A noise not in keeping with the regular creaking of the hull arrested Grubb’s attention. He held still, straining to hear; it came again, a firm clank and then a dragging noise, repeating itself at short intervals, each time a little louder…a little nearer.

He tightened his grip around the pistol. Something had gotten in.

He retreated behind a collapsed column, part of the ship’s air circulation pumps, and waited, his finger resting on the trigger. He peered down the corridor, into the darkness that had seemingly crept in through the open hatch. One by one the permalights blinked out, overtaken by a creeping gloom that drained the light and energy from the lamps. Clunk – drag; clunk – drag.

Grubb stared into the darkness. The lights dimmed round him – offered up a final flicker – then went out. He brandished his weapon blindly, his head lolling from side to side, trying to locate from where the awful clunking was coming – and then the breath, the hot dank breath of something alien touched his skin, warm and unpleasant, unmistakeably wild.
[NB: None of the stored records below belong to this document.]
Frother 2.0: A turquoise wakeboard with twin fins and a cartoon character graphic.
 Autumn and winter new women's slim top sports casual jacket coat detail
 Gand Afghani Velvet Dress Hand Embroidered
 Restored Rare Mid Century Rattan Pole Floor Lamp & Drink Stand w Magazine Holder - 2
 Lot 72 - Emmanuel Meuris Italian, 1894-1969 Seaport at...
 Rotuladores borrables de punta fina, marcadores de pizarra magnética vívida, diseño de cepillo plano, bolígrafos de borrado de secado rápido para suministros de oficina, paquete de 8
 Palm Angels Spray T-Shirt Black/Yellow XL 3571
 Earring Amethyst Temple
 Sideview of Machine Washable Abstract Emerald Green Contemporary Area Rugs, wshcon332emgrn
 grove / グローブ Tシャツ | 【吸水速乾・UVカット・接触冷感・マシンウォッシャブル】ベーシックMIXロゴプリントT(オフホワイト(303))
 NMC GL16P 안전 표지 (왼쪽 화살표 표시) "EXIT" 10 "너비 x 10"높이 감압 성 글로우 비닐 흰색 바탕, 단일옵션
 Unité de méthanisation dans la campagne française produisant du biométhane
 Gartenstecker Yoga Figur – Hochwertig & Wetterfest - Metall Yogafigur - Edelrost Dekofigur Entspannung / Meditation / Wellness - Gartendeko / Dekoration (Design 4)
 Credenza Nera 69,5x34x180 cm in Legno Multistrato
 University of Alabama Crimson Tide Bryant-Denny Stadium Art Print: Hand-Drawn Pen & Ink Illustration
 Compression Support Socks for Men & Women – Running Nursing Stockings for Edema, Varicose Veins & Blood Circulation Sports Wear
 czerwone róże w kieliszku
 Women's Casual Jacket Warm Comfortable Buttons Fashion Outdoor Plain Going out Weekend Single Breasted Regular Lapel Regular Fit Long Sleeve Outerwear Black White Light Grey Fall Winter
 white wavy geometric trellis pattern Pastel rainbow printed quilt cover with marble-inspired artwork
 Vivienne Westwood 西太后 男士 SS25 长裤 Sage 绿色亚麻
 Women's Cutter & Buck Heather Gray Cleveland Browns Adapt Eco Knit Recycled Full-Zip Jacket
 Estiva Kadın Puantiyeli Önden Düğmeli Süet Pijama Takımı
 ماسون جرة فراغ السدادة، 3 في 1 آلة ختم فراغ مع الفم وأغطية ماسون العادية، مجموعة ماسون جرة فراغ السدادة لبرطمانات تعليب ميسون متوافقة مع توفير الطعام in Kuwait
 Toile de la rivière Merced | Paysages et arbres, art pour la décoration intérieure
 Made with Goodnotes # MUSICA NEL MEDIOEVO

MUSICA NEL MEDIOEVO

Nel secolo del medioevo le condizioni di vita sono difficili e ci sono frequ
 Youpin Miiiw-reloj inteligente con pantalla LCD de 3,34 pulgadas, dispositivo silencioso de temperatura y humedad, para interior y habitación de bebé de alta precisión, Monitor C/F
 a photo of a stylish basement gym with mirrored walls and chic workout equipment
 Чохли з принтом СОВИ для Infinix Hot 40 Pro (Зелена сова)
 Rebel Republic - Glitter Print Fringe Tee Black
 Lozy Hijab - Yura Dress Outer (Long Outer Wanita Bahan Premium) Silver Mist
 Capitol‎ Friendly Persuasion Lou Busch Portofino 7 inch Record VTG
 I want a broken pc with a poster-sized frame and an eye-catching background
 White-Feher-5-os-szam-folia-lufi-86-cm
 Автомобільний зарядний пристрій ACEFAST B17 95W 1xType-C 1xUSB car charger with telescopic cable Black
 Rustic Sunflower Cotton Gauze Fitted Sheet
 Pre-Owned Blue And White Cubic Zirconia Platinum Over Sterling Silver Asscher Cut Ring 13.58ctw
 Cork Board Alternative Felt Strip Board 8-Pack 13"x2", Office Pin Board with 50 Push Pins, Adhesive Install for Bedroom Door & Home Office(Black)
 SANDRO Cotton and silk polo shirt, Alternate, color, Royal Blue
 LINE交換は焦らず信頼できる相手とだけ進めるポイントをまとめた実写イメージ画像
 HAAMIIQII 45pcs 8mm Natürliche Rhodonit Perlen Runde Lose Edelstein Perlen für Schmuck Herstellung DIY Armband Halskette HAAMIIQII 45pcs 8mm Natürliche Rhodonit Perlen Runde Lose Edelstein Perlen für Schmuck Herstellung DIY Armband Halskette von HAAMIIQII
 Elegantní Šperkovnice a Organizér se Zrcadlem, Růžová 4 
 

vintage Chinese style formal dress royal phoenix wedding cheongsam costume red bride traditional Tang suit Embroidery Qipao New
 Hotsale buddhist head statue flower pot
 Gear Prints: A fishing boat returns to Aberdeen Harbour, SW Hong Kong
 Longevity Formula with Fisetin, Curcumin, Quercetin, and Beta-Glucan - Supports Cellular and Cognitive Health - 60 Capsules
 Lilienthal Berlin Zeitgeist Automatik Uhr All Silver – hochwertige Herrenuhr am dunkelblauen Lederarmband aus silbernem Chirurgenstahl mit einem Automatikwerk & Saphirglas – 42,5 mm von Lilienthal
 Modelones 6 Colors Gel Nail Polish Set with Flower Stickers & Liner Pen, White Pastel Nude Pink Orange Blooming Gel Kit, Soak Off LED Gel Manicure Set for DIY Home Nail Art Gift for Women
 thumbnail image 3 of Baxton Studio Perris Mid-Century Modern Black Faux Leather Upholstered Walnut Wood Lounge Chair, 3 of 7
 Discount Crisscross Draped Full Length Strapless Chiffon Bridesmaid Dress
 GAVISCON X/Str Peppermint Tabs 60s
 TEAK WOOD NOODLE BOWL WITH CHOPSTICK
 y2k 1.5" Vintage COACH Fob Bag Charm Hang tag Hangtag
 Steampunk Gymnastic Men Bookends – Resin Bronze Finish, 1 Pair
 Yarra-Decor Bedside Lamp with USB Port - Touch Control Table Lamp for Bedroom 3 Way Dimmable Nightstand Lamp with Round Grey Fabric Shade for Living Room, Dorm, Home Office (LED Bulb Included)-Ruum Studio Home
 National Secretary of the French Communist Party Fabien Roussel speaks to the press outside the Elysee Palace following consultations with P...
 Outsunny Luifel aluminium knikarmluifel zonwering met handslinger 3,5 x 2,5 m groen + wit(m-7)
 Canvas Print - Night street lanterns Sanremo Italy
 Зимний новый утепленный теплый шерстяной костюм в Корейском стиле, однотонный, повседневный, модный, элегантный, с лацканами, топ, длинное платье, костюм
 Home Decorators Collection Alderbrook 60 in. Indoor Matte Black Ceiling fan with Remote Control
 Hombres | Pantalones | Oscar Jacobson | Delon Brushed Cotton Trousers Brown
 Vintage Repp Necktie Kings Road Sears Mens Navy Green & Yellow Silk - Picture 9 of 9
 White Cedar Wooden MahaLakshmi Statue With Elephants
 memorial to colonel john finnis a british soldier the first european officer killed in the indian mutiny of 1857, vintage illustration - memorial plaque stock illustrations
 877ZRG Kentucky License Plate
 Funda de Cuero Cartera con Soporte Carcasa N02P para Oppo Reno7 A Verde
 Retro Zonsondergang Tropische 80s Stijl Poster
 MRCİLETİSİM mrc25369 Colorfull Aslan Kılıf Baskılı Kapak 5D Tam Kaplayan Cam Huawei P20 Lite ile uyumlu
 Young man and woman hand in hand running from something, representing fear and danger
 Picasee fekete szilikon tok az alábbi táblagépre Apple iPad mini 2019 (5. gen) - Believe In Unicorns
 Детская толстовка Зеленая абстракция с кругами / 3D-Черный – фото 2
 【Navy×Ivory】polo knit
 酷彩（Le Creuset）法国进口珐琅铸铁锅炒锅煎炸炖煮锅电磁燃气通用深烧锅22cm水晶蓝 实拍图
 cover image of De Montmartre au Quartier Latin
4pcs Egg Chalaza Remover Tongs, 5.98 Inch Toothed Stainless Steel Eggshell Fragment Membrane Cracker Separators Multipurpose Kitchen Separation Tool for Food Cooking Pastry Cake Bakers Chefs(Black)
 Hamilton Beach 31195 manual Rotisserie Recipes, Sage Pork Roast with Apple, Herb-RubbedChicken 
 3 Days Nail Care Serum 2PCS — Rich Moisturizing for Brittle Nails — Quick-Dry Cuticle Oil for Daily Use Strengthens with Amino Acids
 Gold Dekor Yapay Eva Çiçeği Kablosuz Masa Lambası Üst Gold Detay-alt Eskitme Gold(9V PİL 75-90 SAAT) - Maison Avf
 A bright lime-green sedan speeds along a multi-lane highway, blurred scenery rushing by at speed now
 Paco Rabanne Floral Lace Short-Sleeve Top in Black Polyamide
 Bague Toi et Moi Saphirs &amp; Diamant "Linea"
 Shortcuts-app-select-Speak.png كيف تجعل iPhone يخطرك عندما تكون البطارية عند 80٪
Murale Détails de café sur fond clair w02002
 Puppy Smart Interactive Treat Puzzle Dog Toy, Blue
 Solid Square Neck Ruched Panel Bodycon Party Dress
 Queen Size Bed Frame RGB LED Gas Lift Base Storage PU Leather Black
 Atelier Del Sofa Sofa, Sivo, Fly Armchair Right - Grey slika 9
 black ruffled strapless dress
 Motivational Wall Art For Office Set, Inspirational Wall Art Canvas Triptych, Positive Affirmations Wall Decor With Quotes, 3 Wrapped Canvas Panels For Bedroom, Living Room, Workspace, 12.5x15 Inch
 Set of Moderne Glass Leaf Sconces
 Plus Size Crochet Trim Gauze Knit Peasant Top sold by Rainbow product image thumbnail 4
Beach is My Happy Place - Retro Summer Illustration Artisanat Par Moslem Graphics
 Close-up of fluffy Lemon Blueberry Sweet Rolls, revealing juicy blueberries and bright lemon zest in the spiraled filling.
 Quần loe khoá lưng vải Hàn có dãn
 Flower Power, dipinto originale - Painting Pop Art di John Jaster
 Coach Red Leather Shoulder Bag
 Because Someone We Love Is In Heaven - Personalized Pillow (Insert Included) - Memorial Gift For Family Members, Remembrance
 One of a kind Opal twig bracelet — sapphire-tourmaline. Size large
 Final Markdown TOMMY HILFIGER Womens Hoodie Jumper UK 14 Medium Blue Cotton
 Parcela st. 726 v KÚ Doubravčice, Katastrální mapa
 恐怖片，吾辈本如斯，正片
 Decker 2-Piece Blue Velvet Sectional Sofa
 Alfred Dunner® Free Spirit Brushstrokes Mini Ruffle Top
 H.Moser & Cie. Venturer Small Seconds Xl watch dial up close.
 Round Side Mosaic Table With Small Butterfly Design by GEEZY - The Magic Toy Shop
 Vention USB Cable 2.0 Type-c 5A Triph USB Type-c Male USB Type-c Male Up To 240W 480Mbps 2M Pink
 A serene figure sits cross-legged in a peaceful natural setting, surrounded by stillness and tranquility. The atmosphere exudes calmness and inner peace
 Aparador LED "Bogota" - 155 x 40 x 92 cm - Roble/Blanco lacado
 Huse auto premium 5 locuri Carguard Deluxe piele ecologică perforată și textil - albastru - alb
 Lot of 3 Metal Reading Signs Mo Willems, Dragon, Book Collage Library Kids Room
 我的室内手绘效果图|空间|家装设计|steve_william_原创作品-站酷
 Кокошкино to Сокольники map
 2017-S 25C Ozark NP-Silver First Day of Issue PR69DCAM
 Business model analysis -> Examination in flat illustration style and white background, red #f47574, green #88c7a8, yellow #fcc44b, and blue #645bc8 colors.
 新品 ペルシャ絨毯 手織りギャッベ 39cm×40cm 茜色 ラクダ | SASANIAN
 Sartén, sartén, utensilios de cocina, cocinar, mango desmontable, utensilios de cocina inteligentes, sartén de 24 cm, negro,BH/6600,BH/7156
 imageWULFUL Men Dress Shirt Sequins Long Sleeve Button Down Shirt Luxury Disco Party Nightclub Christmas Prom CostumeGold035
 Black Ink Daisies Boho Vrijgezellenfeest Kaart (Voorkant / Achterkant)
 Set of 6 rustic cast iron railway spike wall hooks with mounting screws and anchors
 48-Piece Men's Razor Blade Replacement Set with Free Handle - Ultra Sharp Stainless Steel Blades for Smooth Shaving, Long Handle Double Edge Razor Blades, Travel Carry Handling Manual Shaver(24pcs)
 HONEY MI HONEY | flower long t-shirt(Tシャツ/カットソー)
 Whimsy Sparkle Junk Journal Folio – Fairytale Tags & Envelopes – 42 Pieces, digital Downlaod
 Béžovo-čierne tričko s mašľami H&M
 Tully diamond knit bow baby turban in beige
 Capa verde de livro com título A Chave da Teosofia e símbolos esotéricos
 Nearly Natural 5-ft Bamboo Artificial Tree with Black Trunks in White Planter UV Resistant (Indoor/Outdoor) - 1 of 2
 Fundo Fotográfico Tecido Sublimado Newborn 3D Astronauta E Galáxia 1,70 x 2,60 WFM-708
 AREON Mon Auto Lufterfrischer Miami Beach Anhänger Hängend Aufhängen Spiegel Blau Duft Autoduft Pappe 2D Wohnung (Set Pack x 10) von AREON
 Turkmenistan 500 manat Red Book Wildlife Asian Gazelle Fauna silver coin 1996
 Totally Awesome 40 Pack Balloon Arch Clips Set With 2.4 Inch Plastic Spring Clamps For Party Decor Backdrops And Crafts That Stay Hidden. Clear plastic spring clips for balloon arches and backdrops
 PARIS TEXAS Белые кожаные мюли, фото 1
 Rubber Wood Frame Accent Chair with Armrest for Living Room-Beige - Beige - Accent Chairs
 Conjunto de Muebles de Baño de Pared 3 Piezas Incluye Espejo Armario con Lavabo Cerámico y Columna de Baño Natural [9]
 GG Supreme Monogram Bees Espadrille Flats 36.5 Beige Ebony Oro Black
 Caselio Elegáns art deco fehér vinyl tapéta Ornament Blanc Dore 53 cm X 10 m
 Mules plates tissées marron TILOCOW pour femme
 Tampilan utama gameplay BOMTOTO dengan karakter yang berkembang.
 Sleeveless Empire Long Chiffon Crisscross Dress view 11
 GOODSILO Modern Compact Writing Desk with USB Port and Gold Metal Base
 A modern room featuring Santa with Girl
He rolled away instinctively, unloading several rounds that exploded in bursts of fragmentary energy against the interior hull. The plasma glow that accompanied each blast afforded him enough visibility to mark out the stalking anomaly bearing down on him. His primitive instinct to survive streamed out in a constant flow of protons, his finger held relentlessly on the trigger, until a warning light flashed to indicate his ammunition was almost spent.

And still it came.

He ceased his fire. Sparks of energy flitted capriciously and died. The realisation almost crippled him. There lived on this planet something so terrible that the first men that came here condemned it and left, never to return.

He stood there, fixedly, in a rare moment of calm, and heard his stalking death moving nearer in that same shambolic manner – clunk – drag; clunk – drag. He primed his weapon one last time, pressed the warm barrel to his forehead and pulled the trigger, departing the world in a searing glow of atoms before the darkness could possess him.